“El
trabajo es una obligación hija de la necesidad, mientras que la actividad es el
ejercicio alegre del deseo”, eso al menos dice el escritor y filósofo Fernando
Savater en su libro ‘Mira por dónde’. Y yo estoy plenamente de acuerdo.
Hace
tiempo que supe que mi tratamiento es mi trabajo, y toda la actividad que me
rodea es lo que me ayuda a solazarme casi tocando la felicidad; a derretirme
mientras escribo escuchando ‘Eye in the Sky’, o, a agobiarme cuando no me
siento capaz de seguir.
En
definitiva, la actividad me ayuda a vivir pero para poder vivir tengo que
trabajar. ¡Vaya! Parece que como todos, quizás no soy tan diferente ni
ciudadano de segunda categoría, ni leches. En fin, reconoceré que en mi caso el
sentido de la frase es demasiado singular.
¡Cuántas
vueltas da la vida!
Parece
como si alguna vez hubiera andado con las manos y pensado con los pies. Al
menos yo me siento así cuando recuerdo que hubo una época en la que no quería
saber nada de la
Integración laboral de los discapacitados, y ahora,
pertenezco a la Junta
Directiva que está al frente de un Centro Especial de Empleo
-C.E.E.-.
Pero ¿qué
es un C.E.E.?
Echando
mano de mi traje inteligente -casi sin estrenar- tenemos que: la ley de
Integración Social del Minusválido del año 1982 ( la LISMI ) define, en su
articulo 42.1, a los C.E.E. “como aquellos cuyo objeto principal sea el de
realizar un trabajo productivo, participando regularmente en las operaciones
del mercado, y teniendo como finalidad el asegurar un empleo remunerado y la
prestación de un servicio de ajuste personal y social que requieren sus
trabajadores minusválidos; a la vez que sea un medio de integración del mayor
número de minusválidos al régimen de trabajo normal”.
En fin...
Dejando
las leyes a un lado y subiéndome las medias de la inteligencia -se han caído un
poquito-, diré que un C.E.E. es una empresa que tiene entre sus objetivos la
reinserción laboral de trabajadores discapacitados con todo tipo de
minusvalías. Empresa sin ánimo de lucro, importantísimo.
Nosotros,
Aprodisfis, somos una Asociación de discapacitados que tenemos un C.E.E. Debido
al crecimiento de éste consideramos que debíamos separarlos. Al mando del
Centro hay un Director Gerente, y llevando la asociación hay un Asistente Social,
pero por encima de ambos, existe una Junta Directiva que coordina y dirige lo
mejor que puede tanto la
Asociación como el C.E.E.
Creo que
hablo por todos.
Pero
volvamos a nuestro C.E.E., empezó proporcionando trabajo a casi una docena de
discapacitados -servicios de limpieza y megafonía- allá por el noventa y ocho.

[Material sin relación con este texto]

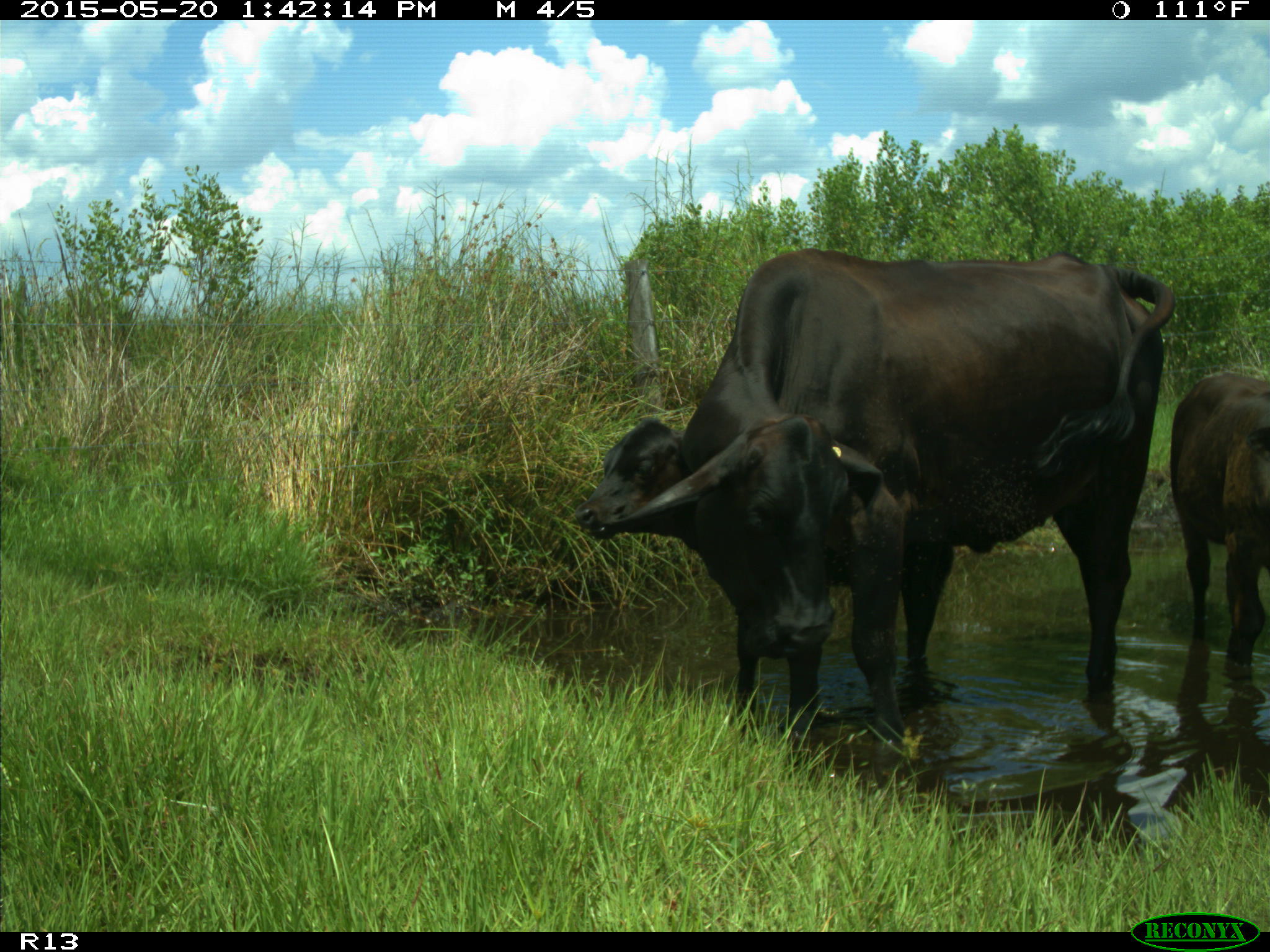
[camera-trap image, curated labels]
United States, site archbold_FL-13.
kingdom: Animalia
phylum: Chordata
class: Mammalia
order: Artiodactyla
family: Bovidae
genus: Bos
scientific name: Bos taurus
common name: domestic cow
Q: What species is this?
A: Bos taurus (domestic cow).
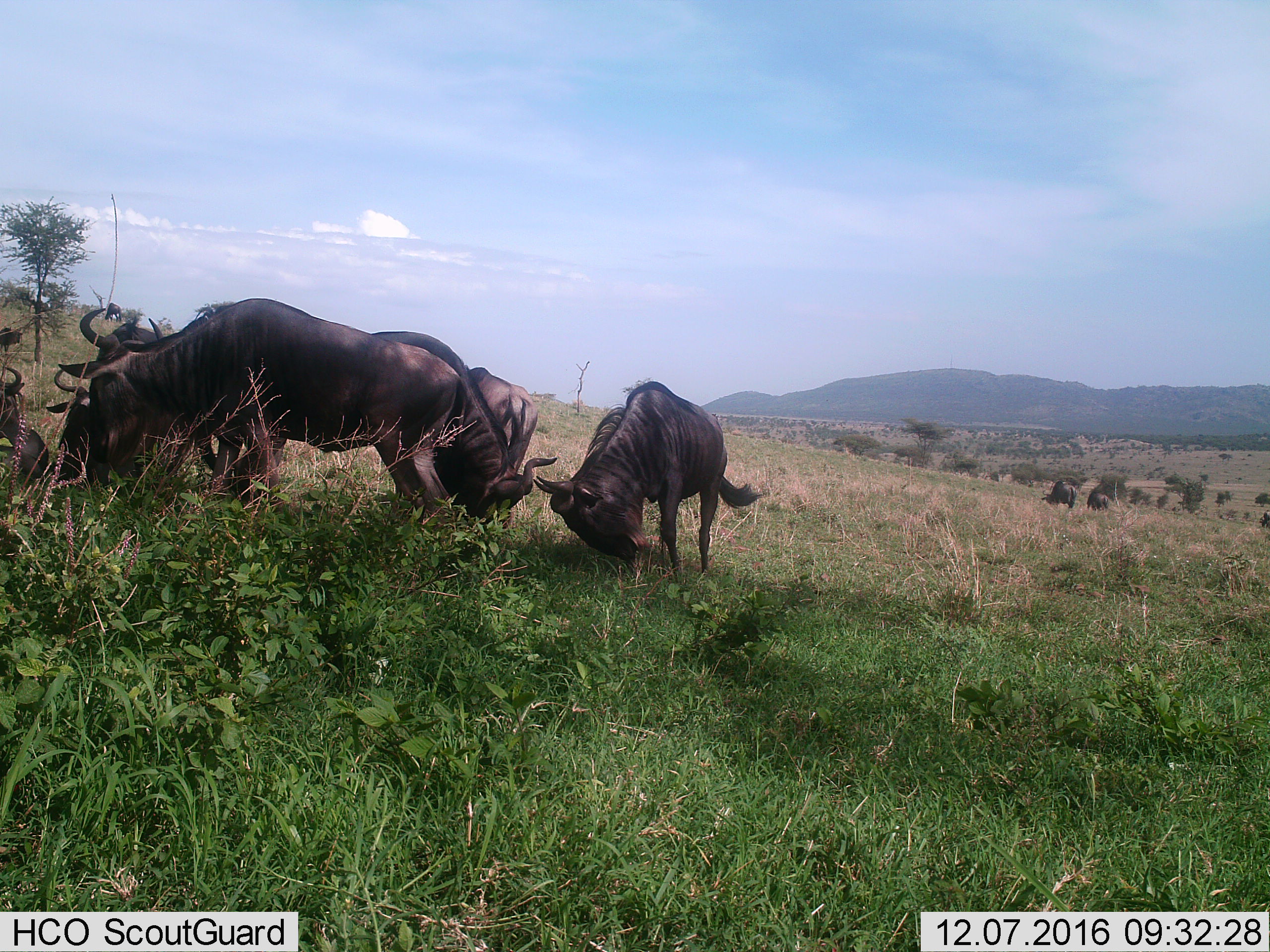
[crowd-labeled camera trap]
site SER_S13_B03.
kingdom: Animalia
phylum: Chordata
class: Mammalia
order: Artiodactyla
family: Bovidae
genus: Connochaetes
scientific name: Connochaetes taurinus taurinus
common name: blue wildebeest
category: wildebeestblue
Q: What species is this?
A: Wildebeestblue (blue wildebeest) (Connochaetes taurinus taurinus).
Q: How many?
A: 8.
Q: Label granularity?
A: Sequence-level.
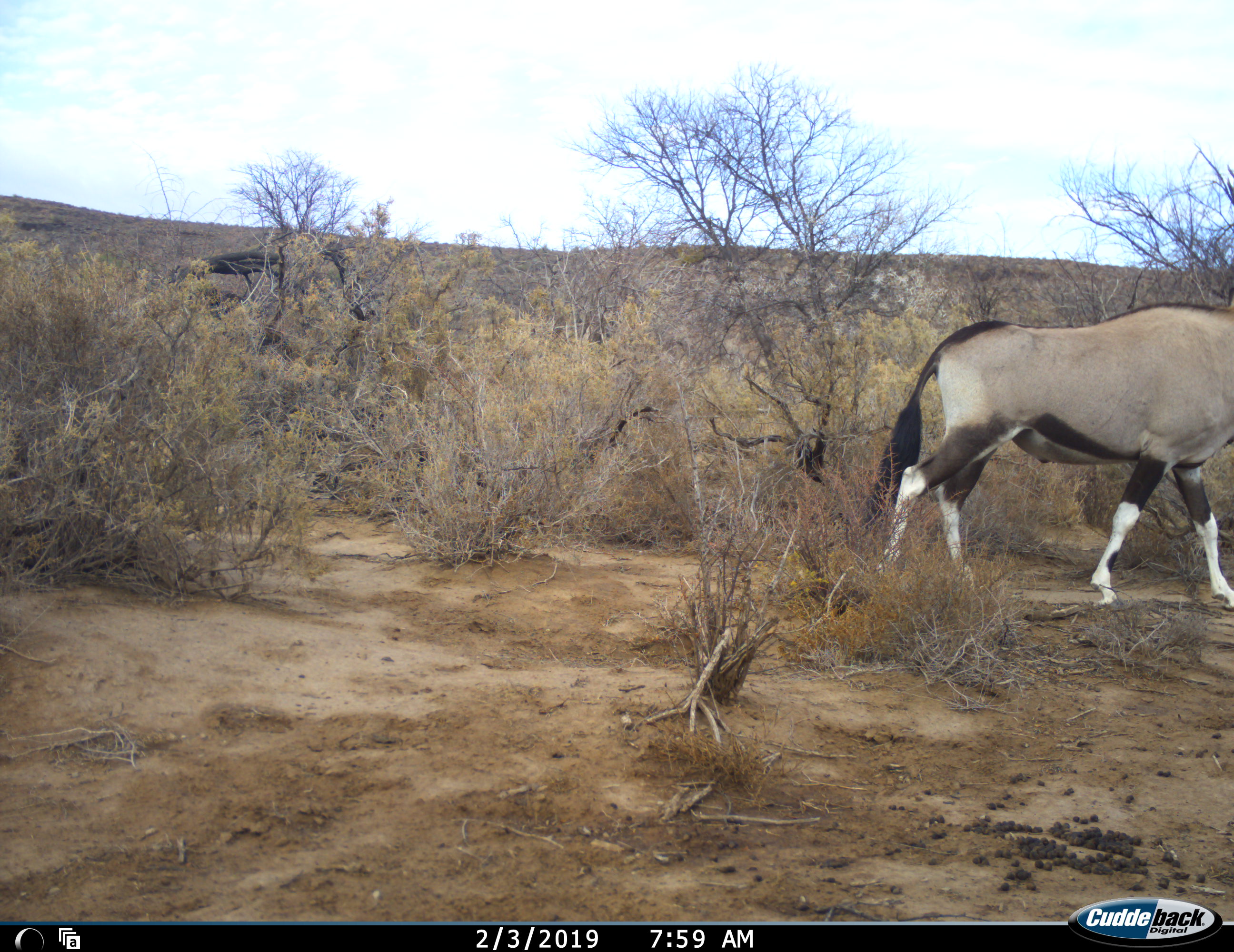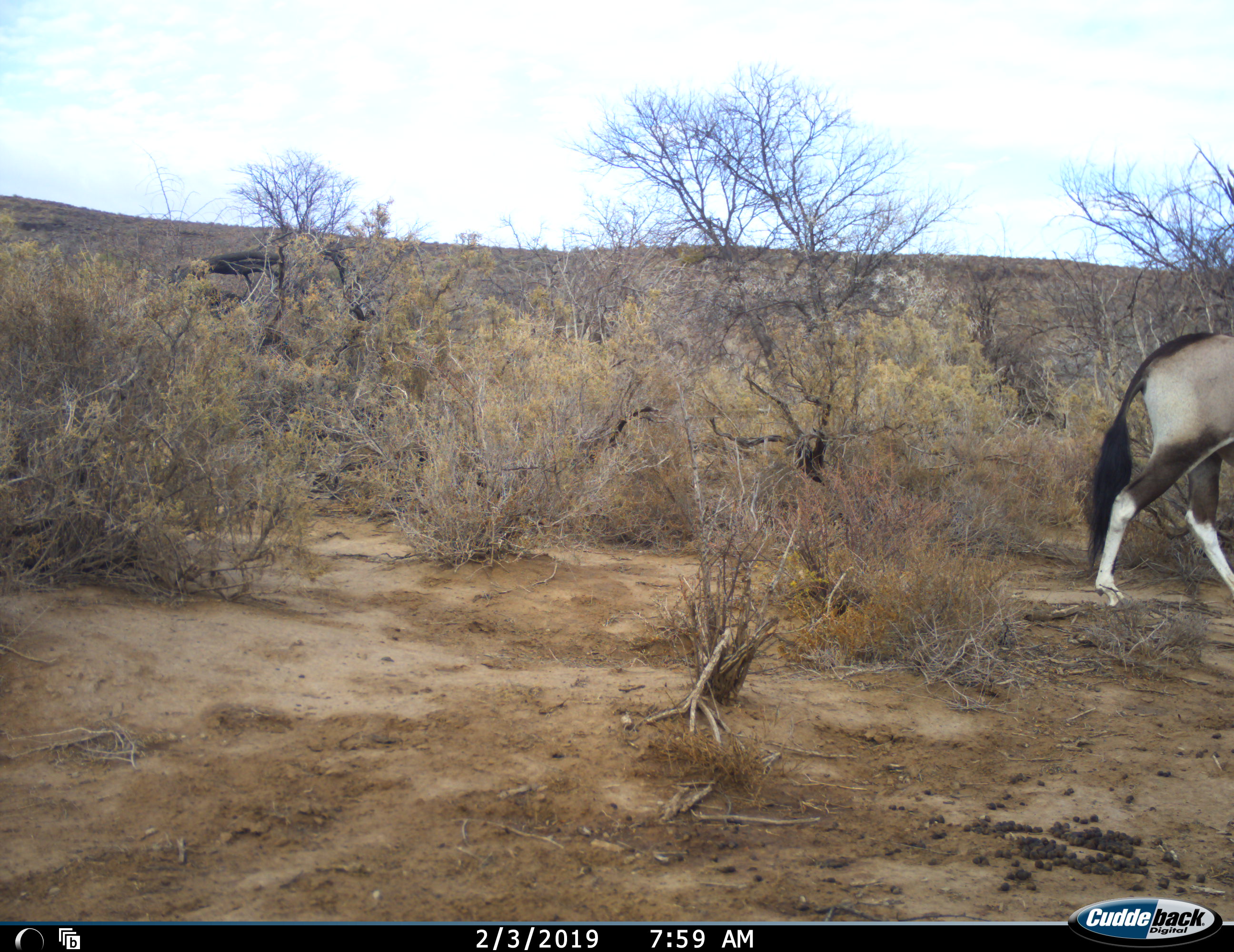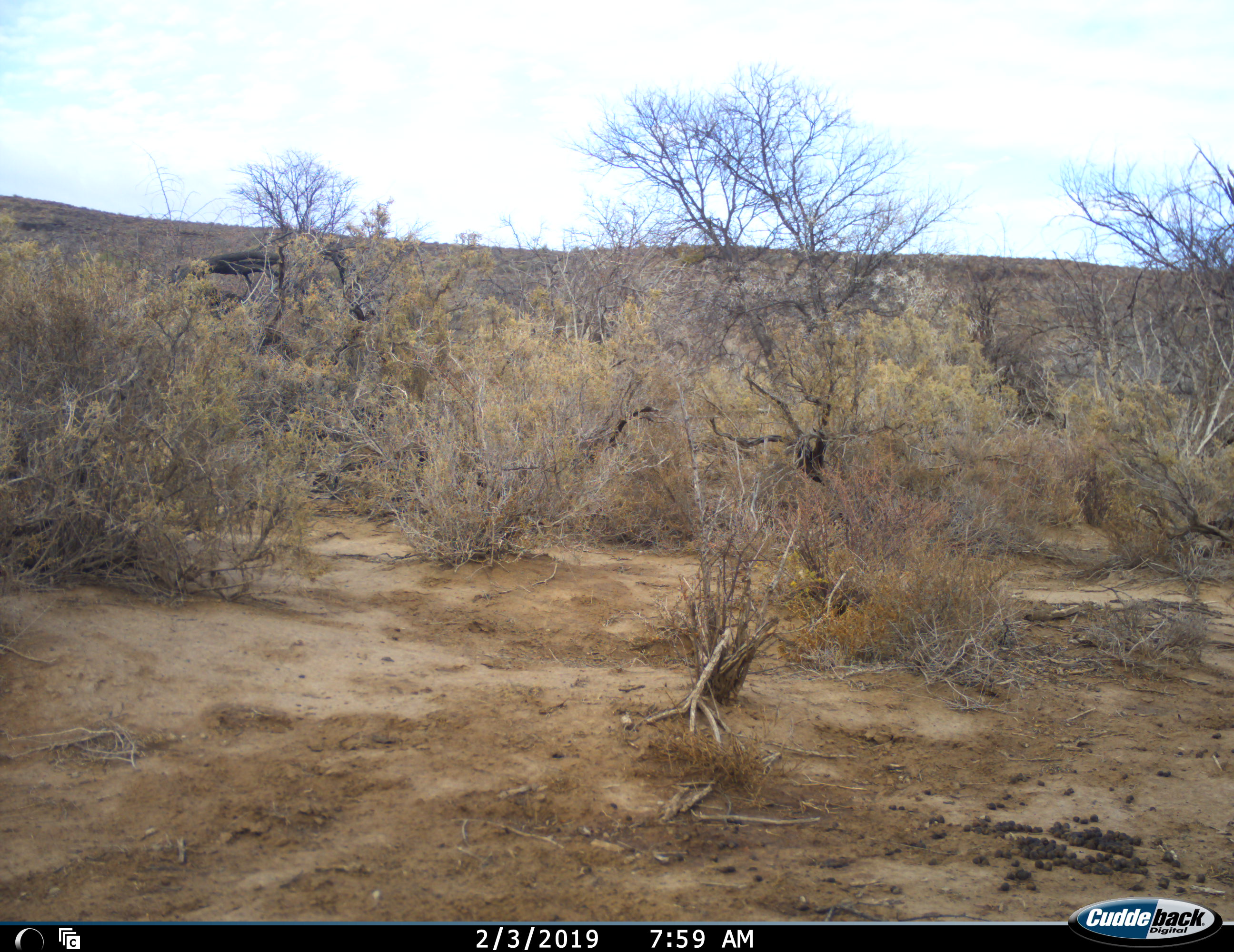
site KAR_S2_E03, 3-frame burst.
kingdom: Animalia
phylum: Chordata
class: Mammalia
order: Artiodactyla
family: Bovidae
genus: Oryx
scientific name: Oryx gazella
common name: gemsbok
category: oryx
Oryx (gemsbok) (Oryx gazella), count 1. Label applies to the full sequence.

Firme y seguramente fue creciendo hasta llegar al 17 de Julio del 2002, que
daba trabajo a ciento quince personas discapacitadas -quioscos, aparcamientos
vigilados, tiendas y dos naves Industriales-.
Aquel día
don José Bono inauguró las naves.
Dos años
antes y para orgullo de la
Junta Directiva y sobre todo del artífice de tan descomunal
crecimiento laboral, el Director Gerente, las cortes de Castilla-la Mancha nos
concedieron la Placa
de Reconocimiento al Mérito Regional.
Y a
Toledo, ciudad de las tres culturas, un soleado día de primeros de Septiembre,
fuimos parte de la
Junta Directiva , acompañantes, y por supuesto el Director
Gerente, a por la condecoración del C.E.E.
Todo eran
sonrisas y nervios aquella mañana en la enorme furgoneta. Nos dirigíamos a una
ciudad medieval, así la veía siempre que íbamos y me olvidaba de lo mal que se
mueve una silla de ruedas por sus calles empedradas. Aún contando la ciudad con
un hospital de parapléjicos la accesibilidad es nula, pero claro, el casco
antiguo dejaría de serlo si la supresión de barreras metiera la mano, quizá sus
calles perderían ese eco de misticismo que las envuelve, por lo que imagino que
tiene que ser así. Menos mal que al menos, ese día, no me dolía la espalda.
Me puse
las gafas de sol y seguí mirando el paisaje. Los demás estaban pendientes de la
conversación que se desarrollaba en los primeros asientos del vehículo, yo no
la podía seguir pero no importaba. Los discursos, entrega de medallas y un
pequeño concierto, tendrían lugar en la Iglesia de Santo Tomé, luego nos ofrecerían un
vino y algo de comer. Habían dicho que la jornada sería muy pesada. Imposible.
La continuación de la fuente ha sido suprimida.